In 2017, the CLCM hired its first advocate dedicated to serving child victims of crime. Funding for this effort derives from a grant from the Massachusetts Office of Victim Assistance, administered by the Massachusetts Legal Assistance Corporation. The project, entitled Civil Legal Aid to Victims of Crime (CLAVC), provides assistance to children who have suffered various forms of violence, intimidation, threats or similar offensive action. In 2020, the CLAVC project added a second attorney and a paralegal.

The Lawrence education project was resurrected in 2017-18 as a result of a two-year Bart Gordon Fellowship (from Massachusetts Legal Assistance Corporation) and targeted fundraising from Lawrence individuals. The project, agan, was dedicated to minimizing educational inequities among children of color in the Mill City, one of the state’s poorest communities. Though the fellowship ended in 2019, the CLCM has continued its efforts to provide education advocacy in the city. COVID-19 has affected the delivery of such services, but the CLCM remains committred to this advocacy initiative.

2020 also brought other exciting changes to the CLCM. New, talented staff has set standards of quality at the agency. A new website is in process. And the agency has signed a lease for new, professional office space in Lynn that will set the stage for a return to the office following the debacle of the COVID-19 crisis.

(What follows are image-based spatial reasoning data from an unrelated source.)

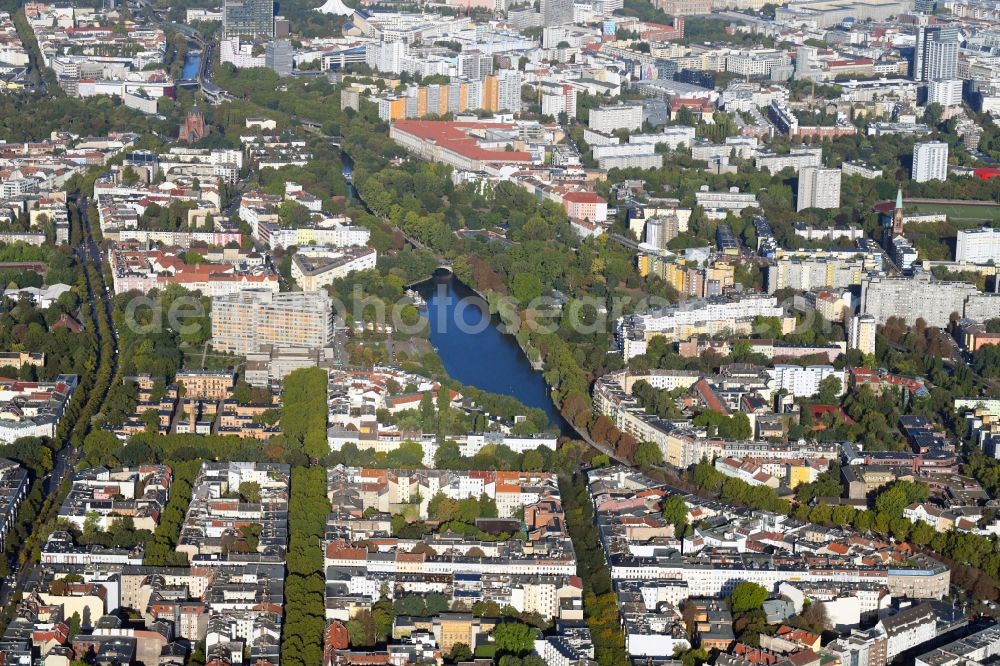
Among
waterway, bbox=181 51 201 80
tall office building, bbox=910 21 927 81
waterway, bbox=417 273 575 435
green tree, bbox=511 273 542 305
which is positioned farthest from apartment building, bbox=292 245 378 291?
tall office building, bbox=910 21 927 81

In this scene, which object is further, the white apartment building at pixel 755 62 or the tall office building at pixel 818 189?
the white apartment building at pixel 755 62

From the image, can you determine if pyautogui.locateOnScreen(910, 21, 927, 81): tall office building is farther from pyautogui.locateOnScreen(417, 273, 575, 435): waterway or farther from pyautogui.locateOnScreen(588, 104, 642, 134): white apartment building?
pyautogui.locateOnScreen(417, 273, 575, 435): waterway

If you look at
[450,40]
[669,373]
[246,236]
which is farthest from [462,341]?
[450,40]

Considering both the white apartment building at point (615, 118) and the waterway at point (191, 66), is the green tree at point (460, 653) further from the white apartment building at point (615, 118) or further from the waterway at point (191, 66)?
the waterway at point (191, 66)

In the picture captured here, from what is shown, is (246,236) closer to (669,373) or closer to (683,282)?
(683,282)

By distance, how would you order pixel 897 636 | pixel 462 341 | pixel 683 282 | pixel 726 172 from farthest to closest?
1. pixel 726 172
2. pixel 683 282
3. pixel 462 341
4. pixel 897 636

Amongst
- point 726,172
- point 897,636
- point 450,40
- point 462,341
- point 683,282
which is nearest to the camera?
point 897,636

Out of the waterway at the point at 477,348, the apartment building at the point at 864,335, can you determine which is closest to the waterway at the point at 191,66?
the waterway at the point at 477,348
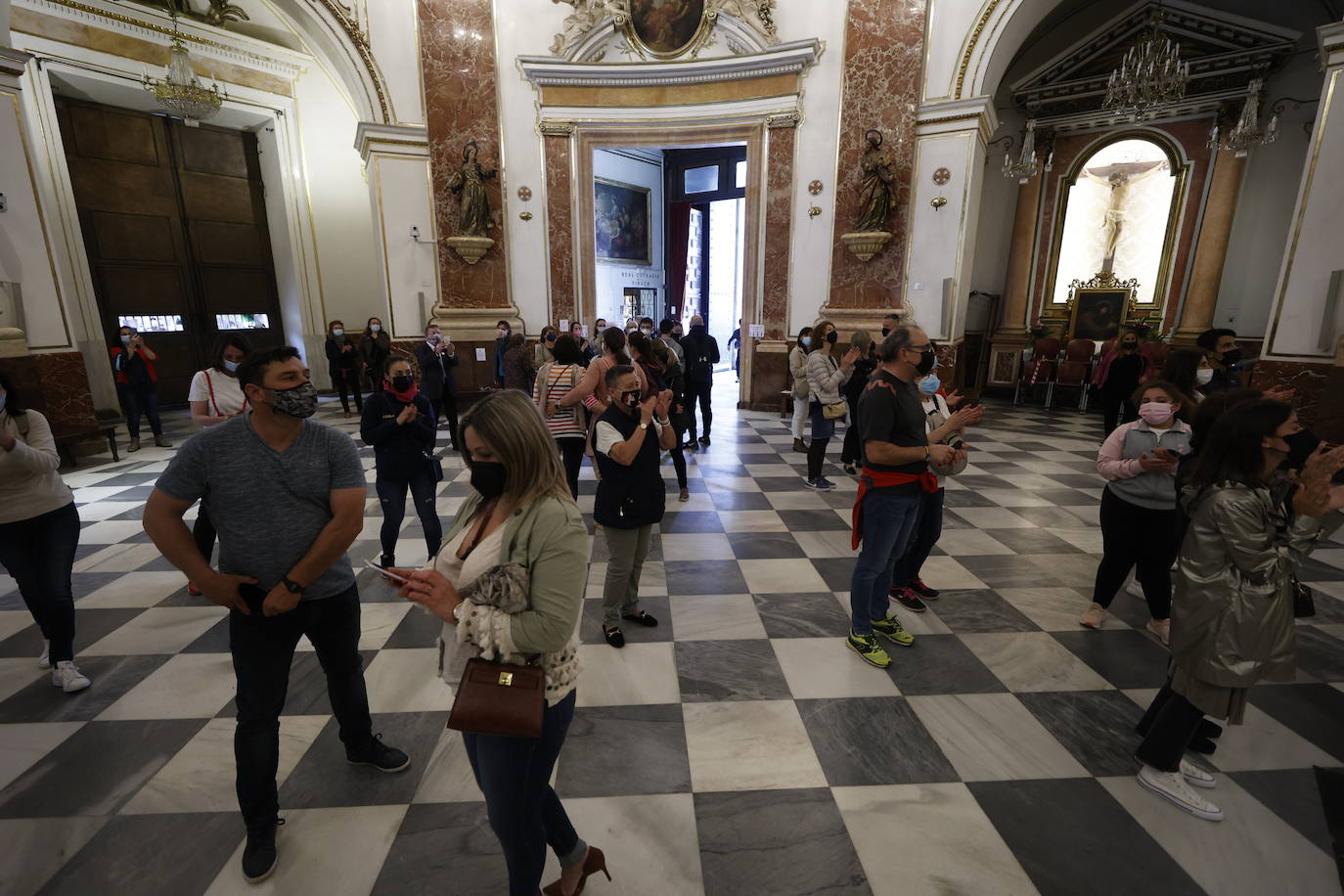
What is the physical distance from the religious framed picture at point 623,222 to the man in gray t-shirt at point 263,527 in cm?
1327

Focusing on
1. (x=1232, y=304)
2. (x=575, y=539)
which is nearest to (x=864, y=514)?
(x=575, y=539)

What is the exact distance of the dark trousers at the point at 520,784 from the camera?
4.94ft

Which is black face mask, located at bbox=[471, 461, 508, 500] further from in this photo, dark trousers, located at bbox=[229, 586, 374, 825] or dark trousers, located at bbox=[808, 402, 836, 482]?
dark trousers, located at bbox=[808, 402, 836, 482]

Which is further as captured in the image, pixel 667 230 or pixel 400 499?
pixel 667 230

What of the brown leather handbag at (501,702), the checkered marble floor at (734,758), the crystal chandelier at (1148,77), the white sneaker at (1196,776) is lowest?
the checkered marble floor at (734,758)

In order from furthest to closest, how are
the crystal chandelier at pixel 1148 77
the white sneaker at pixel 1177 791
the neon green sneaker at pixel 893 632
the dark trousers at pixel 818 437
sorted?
the crystal chandelier at pixel 1148 77 → the dark trousers at pixel 818 437 → the neon green sneaker at pixel 893 632 → the white sneaker at pixel 1177 791

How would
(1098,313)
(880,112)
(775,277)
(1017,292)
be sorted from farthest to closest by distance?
(1017,292) < (1098,313) < (775,277) < (880,112)

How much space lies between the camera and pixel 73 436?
7.15m

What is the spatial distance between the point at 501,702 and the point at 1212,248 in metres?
14.4

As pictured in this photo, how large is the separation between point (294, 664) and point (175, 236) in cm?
1157

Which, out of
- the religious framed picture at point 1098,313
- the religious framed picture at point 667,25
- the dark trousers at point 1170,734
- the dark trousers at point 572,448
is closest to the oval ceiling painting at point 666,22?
the religious framed picture at point 667,25

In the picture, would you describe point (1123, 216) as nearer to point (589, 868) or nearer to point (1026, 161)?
point (1026, 161)

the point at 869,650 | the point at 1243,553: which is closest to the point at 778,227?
the point at 869,650

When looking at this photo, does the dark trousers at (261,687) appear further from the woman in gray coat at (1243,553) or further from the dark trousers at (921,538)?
the woman in gray coat at (1243,553)
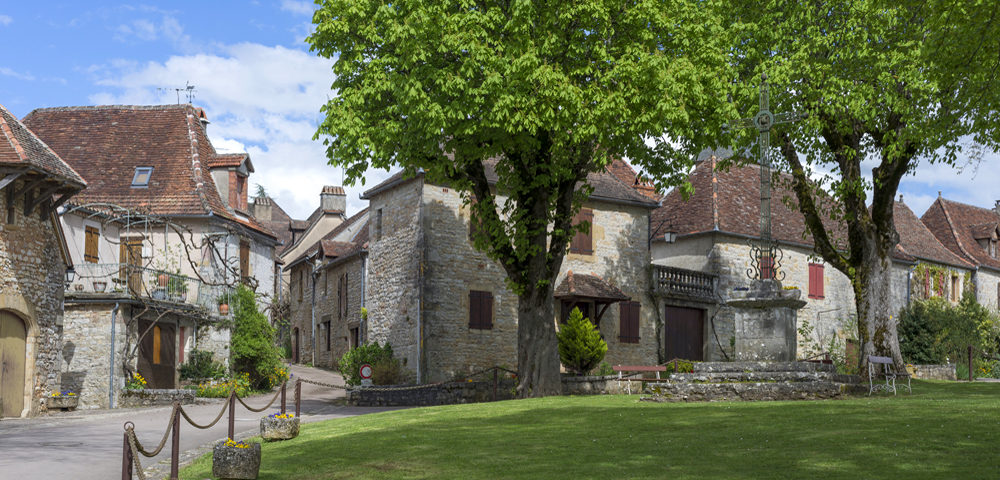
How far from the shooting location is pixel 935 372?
35.4 meters

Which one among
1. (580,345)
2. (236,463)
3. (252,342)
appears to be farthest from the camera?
(252,342)

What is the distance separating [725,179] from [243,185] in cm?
1833

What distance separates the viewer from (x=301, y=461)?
39.7ft

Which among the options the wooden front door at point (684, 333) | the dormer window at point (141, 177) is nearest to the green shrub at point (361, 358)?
the dormer window at point (141, 177)

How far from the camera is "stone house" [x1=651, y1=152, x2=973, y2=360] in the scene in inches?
1359

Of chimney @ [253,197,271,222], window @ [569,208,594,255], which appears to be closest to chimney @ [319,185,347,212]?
chimney @ [253,197,271,222]

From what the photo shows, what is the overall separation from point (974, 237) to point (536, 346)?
117ft

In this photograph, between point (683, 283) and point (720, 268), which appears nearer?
point (683, 283)

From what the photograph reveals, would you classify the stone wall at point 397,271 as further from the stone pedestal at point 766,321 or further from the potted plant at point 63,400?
the stone pedestal at point 766,321

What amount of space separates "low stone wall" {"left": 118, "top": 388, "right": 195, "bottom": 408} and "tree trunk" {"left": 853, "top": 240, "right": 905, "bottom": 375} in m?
18.2

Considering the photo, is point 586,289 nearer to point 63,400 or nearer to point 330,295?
point 330,295

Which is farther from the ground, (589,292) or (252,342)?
(589,292)

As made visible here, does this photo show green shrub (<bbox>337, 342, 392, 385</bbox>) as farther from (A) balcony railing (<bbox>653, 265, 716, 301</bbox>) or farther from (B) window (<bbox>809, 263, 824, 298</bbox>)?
(B) window (<bbox>809, 263, 824, 298</bbox>)

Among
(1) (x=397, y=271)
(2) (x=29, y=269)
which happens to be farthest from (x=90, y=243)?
(1) (x=397, y=271)
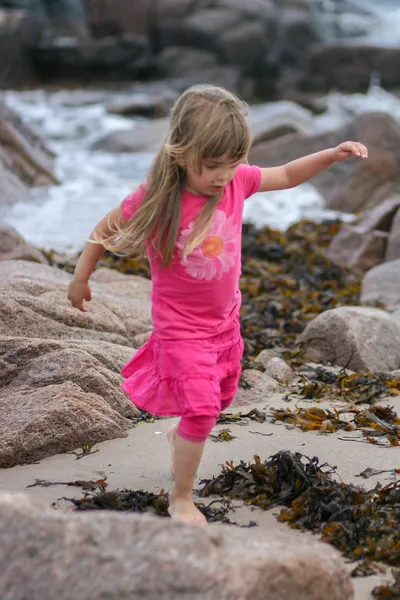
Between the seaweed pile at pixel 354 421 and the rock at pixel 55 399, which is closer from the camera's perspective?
the rock at pixel 55 399

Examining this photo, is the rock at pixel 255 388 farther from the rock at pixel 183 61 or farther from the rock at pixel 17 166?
the rock at pixel 183 61

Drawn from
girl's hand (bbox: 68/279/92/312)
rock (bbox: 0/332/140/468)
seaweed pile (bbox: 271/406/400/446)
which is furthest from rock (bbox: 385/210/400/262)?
girl's hand (bbox: 68/279/92/312)

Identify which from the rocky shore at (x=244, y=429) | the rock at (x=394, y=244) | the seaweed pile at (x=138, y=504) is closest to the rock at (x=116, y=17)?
the rocky shore at (x=244, y=429)

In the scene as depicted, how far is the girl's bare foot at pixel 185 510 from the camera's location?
11.3ft

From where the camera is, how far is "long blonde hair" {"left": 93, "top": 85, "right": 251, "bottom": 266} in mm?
3393

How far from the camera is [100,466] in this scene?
4.10 m

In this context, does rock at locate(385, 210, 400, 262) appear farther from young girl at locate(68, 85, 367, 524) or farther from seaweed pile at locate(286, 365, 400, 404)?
young girl at locate(68, 85, 367, 524)

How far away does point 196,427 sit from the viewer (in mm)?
3457

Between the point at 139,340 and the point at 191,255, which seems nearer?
the point at 191,255

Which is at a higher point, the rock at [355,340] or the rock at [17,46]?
the rock at [355,340]

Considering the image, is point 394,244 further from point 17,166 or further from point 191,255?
point 17,166

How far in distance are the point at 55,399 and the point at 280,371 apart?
1872 millimetres

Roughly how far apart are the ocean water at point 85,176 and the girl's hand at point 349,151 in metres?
6.32

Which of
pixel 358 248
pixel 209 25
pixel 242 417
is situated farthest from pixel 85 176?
pixel 209 25
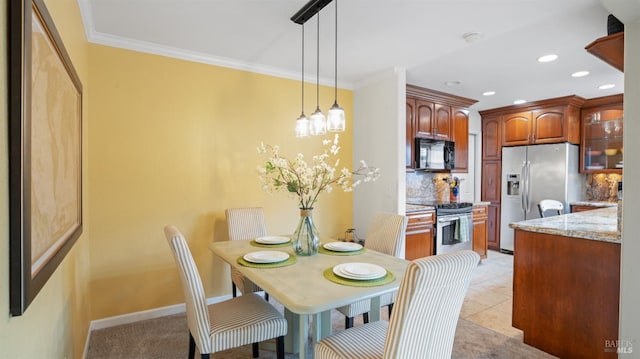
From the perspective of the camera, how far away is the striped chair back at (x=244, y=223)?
2889 millimetres

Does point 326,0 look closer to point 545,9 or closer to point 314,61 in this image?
point 314,61

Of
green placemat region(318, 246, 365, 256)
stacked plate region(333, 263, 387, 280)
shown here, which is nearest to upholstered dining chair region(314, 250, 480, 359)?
stacked plate region(333, 263, 387, 280)

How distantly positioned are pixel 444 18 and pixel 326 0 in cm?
89

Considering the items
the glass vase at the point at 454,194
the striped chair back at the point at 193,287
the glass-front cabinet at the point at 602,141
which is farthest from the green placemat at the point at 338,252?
the glass-front cabinet at the point at 602,141

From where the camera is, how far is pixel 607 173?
4.84m

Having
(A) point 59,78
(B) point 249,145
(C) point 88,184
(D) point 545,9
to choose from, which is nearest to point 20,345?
(A) point 59,78

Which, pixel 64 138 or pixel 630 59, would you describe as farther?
pixel 630 59

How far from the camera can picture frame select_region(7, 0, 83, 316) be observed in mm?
826

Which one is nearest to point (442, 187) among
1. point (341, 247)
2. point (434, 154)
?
point (434, 154)

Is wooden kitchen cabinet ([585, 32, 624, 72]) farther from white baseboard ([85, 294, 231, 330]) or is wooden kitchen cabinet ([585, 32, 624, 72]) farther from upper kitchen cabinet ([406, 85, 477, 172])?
white baseboard ([85, 294, 231, 330])

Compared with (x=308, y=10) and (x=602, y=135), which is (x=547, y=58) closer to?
(x=308, y=10)

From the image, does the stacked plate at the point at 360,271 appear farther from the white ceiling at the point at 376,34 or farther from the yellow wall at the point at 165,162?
the yellow wall at the point at 165,162

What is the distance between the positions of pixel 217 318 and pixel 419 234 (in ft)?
8.62

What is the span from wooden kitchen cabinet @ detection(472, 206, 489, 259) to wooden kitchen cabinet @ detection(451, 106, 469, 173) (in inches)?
24.8
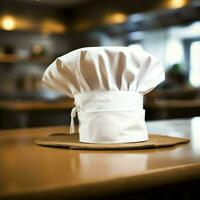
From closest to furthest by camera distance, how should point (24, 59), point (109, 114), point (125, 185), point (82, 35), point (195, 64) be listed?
1. point (125, 185)
2. point (109, 114)
3. point (24, 59)
4. point (82, 35)
5. point (195, 64)

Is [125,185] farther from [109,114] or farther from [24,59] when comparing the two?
[24,59]

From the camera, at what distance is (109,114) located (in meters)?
0.76

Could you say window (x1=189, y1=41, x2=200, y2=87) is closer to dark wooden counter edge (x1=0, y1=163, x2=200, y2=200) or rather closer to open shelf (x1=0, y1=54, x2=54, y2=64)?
open shelf (x1=0, y1=54, x2=54, y2=64)

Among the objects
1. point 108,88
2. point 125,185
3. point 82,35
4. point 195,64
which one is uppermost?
point 82,35

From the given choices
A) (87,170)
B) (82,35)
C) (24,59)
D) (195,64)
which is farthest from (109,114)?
(195,64)

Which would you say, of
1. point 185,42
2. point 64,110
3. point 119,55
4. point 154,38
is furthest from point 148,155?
point 185,42

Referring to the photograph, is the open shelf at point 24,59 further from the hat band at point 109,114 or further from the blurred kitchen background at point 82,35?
the hat band at point 109,114

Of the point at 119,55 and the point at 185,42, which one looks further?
the point at 185,42

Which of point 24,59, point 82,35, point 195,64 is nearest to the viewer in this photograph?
point 24,59

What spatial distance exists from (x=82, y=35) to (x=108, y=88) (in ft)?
17.6

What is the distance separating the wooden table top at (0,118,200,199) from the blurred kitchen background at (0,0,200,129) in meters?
3.87

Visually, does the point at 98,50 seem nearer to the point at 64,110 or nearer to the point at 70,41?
the point at 64,110

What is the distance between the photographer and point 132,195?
528 mm

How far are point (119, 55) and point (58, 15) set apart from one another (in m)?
5.52
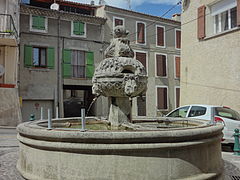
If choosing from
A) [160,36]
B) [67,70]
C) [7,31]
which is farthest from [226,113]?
[160,36]

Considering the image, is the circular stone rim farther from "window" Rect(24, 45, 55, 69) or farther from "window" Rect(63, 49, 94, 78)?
"window" Rect(63, 49, 94, 78)

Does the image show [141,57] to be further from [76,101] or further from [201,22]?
[201,22]

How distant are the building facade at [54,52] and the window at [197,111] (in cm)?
1141

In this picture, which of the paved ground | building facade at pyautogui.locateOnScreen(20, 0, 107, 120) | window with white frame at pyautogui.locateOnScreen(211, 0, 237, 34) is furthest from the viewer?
building facade at pyautogui.locateOnScreen(20, 0, 107, 120)

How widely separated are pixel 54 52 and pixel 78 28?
8.76 ft

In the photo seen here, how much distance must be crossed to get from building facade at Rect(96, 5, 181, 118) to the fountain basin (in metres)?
16.8

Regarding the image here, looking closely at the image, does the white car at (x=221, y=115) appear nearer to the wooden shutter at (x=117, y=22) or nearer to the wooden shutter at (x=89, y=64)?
the wooden shutter at (x=89, y=64)

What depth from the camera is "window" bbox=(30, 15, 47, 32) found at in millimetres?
16859

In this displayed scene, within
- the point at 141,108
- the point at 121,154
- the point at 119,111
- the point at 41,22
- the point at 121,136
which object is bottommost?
the point at 141,108

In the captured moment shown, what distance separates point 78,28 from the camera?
60.3ft

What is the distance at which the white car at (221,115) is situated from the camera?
701 centimetres

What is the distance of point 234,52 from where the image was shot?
36.8 feet

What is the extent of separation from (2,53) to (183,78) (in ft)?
36.5

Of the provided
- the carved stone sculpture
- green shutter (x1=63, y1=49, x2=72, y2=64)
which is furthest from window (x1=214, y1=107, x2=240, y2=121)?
green shutter (x1=63, y1=49, x2=72, y2=64)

That crisis has posed several new challenges to CLCM staff. Since March 2020, CLCM attorneys have not only continued their high-quality legal assistance to its hundreds of child clients under some difficult—mostly remote—circumstances, but have modified their advocacy to include efforts to assist clients and families secure financial assistance to offset rents, secure food, and obtain clothing and related staples. The CLCM’s COVID advocacy continues at this writing and will continue throughout the pendency of the crisis.

2020 also underscored the value of the vision of the CLCM’s original founders and succeeding staff and managers. The blend of direct and systemic legal advocacy long used to serve indigent and disabled child populations remains the most valuable form of legal aid to needy and traumatized children. It will no doubt serve as the CLCM’s advocacy model for years to come.

None of the above endeavors and legal assistance would have been possible without the gracious, general, and critical financial assistance of several funding entities over the years, including Massachusetts Legal Assistance Corporation (MLAC), Cummings Foundation, Massachusetts and Boston Bar Foundations, United Way, Bank of America, Clowes Fund, Cabot Family Trust, Shaw Foundation, Eastern Bank, AW Dorr Foundation, Spinney-Mudge, and others. To date, thousands of private corporate and individual donors also have played key roles in advancing the mission and work of the CLCM.